Introduction

Total Knee Arthroplasty (TKA) is the most commonly performed inpatient elective surgery in the United States, at approximately 700,000 procedures per year1. Although TKA is regarded as effective, the clinical course is highly variable2. Depending on the patient, recovery of physical function can occur within weeks, or it can be an arduous months-long process3,4. Moreover, the surgical population is remarkably heterogeneous. Some patients engage in sporting activities (e.g., tennis, skiing)5, while others struggle to ambulate at walking speeds sufficient for independence in the community. There is no such thing as the “average” patient6.

To achieve the ideals of person-centered care7,8,9, and also because TKA is an elective procedure, clinical decisions should be anchored to the individual patient10. Yet the determination of an individual patient’s functional prognosis is challenging. Prediction models have been developed in TKA, but these models have several limitations: (1) they perform poorly in out-of-sample testing11, (2) they are based on mathematical functions that are unlikely to be flexible enough to realistically portray the clinical course across all patients12, or (3) they predict functional outcomes at discrete postoperative time points, which may not overlap with the time frame during which patients are undergoing postoperative care and clinical monitoring13.

Neighbors-based predictions may overcome some of these limitations. In a neighbors-based approach, an index patient’s prognosis is estimated from the observed recovery data of previous similar patients14. These previous patients are known as the index patient’s neighbors or “matches”. In this approach, the parameters of the prediction and the shape of the prognostic trajectory are allowed to vary substantially across individuals. Such flexibility may better accommodate the heterogeneity in recovery following TKA15. This may also enhance the generalizability of the approach. The prediction is generated based only on a subset of patients with characteristics similar to the index patient; this contrasts with traditional prediction approaches where model parameters are heavily informed by the aggregated characteristics of the sample.

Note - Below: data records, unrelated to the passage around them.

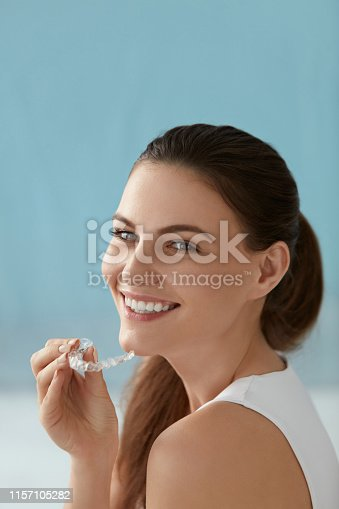 Dental care. Smiling woman with white smile using whitening tray. Portrait of girl with healthy teeth using invisible braces aligner, orthodontic silicone trainer for dental correction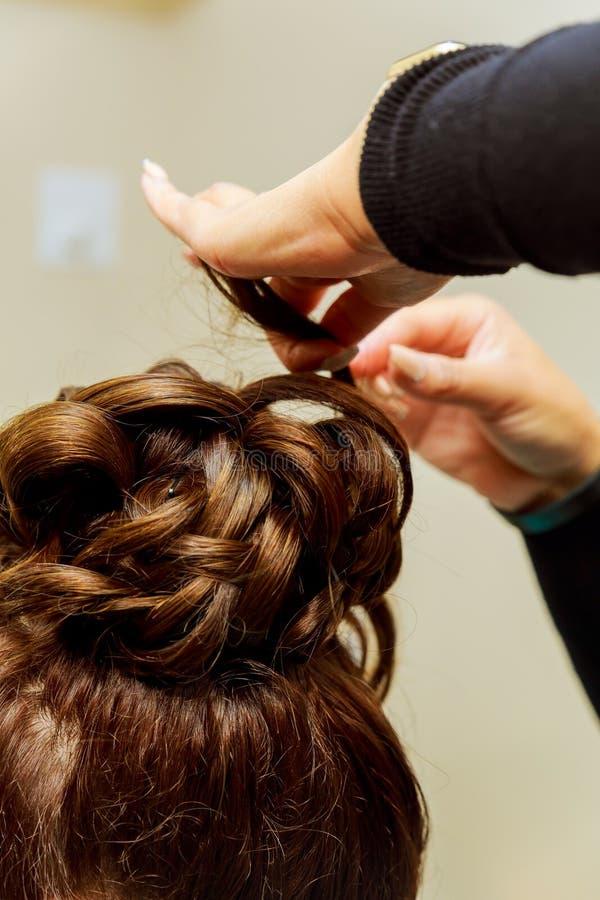 Kobieta fryzjer robi fryzurze używać fryzowania żelazo dla długie włosy młoda kobieta fotografia stock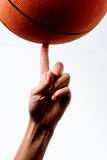 Basket ball spinning. On a finger Royalty Free Stock Image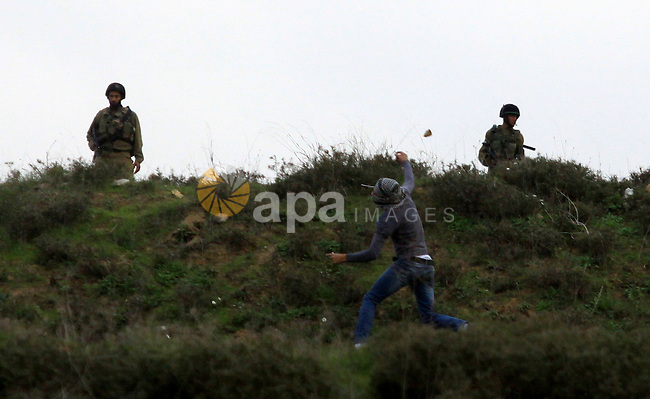 A masked Palestinian throws stones during clashes with Jewish settlers, not pictured, outside the West Bank village of Madama and the Jewish settlement of Yitzhar, near Nablus, Dec. 17, 2012. Photo by Nedal Eshtayah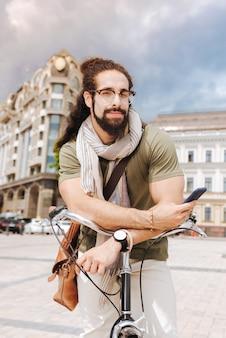 Radosny miły mężczyzna patrzy na ciebie stojąc ze swoim rowerem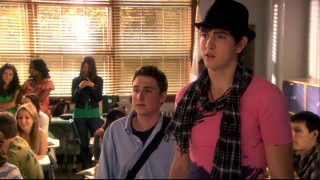Cameron (Nicholas Braun) takes Michael's (Kyle Kaplan) advice to try peacocking, but the pink shirt, hat, and scarf look only give Bianca more reason to suspect he's gay.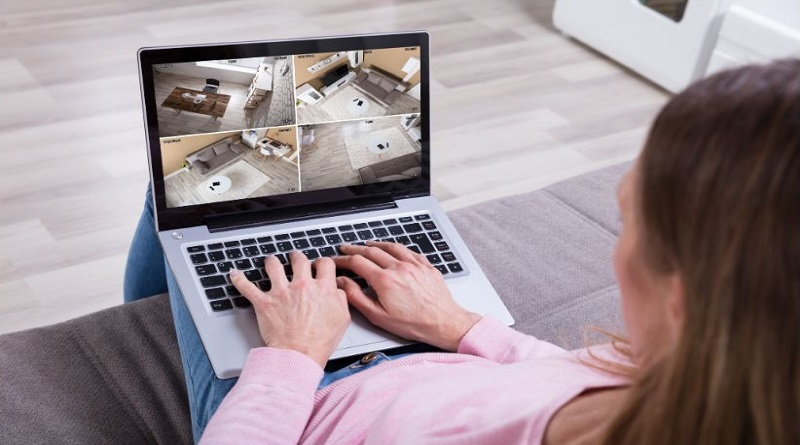 Woman monitoring her home security cameras via her laptop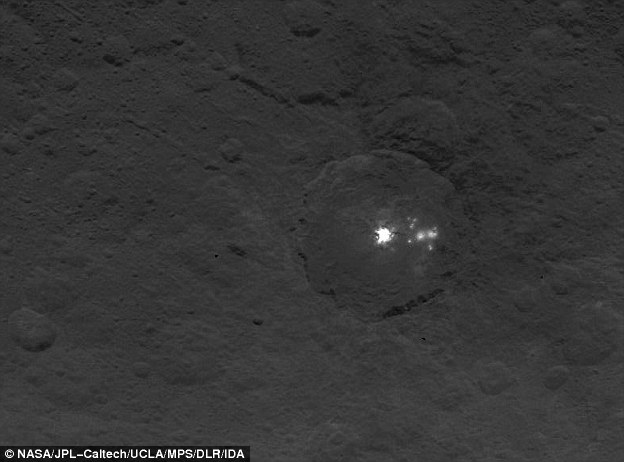 This imagereveals the bright spots in greater detail. Several spots can be seen next to the largest bright area on the left, estimated to be six miles (9km) wide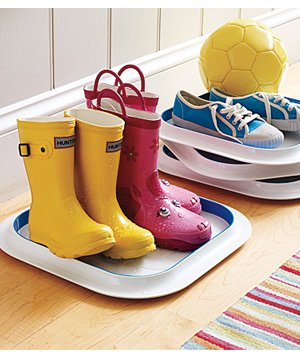 Plastic trays used to contain wet boots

The purpose of this study was to develop and test a neighbors-based prediction approach for functional recovery after TKA surgery16. The outcome of interest for this analysis was the Timed Up and Go (TUG) test, a clinically feasible test of mobility and a surrogate of lower extremity strength. We utilized a combination of clinical and research data, collected longitudinally over the first six months following surgery. We divided the patients temporally (by date of surgery) into a training set and test set. This split was made to mimic how the approach would be developed and tested in clinical practice. The training set was used to tune the neighbors-based prediction, particularly to choose the optimal number of matches required to achieve optimal performance. The training set then also served as the donor dataset for an out-of-sample validation using patients from the test set.

Methods

Data sources

This analysis utilized two existing data sources involving patients with primary, unilateral TKA: (1) data collected in routine clinical practice and (2) data from previously published longitudinal research studies. Clinical data were obtained via routine quality improvement procedures at ATI physical therapy (Greenville, SC), with surgery dates between January, 2013 and June, 2017. Research data were obtained from four previously published studies, with surgery dates between June, 2006 and May, 2017. The inclusion/exclusion criteria for these research studies have been reported elsewhere17,18,19,20. Clinical data were not selected based on patient criteria (i.e., all patients with clinical visits were included in the dataset), although only patient records containing a preoperative and postoperative TUG assessment were utilized in this analysis. The combined dataset was divided temporally, based on surgical date, into a training set and a test set (Fig. 1). All participants provided informed consent. All records were de-identified prior to use in this study, and all methods were approved by the Colorado Multiple Institutional Review Board (COMIRB) and carried out in accordance with relevant regulations.

Figure 1
figure 1

CONSORT flow diagram of patient data included in the analysis.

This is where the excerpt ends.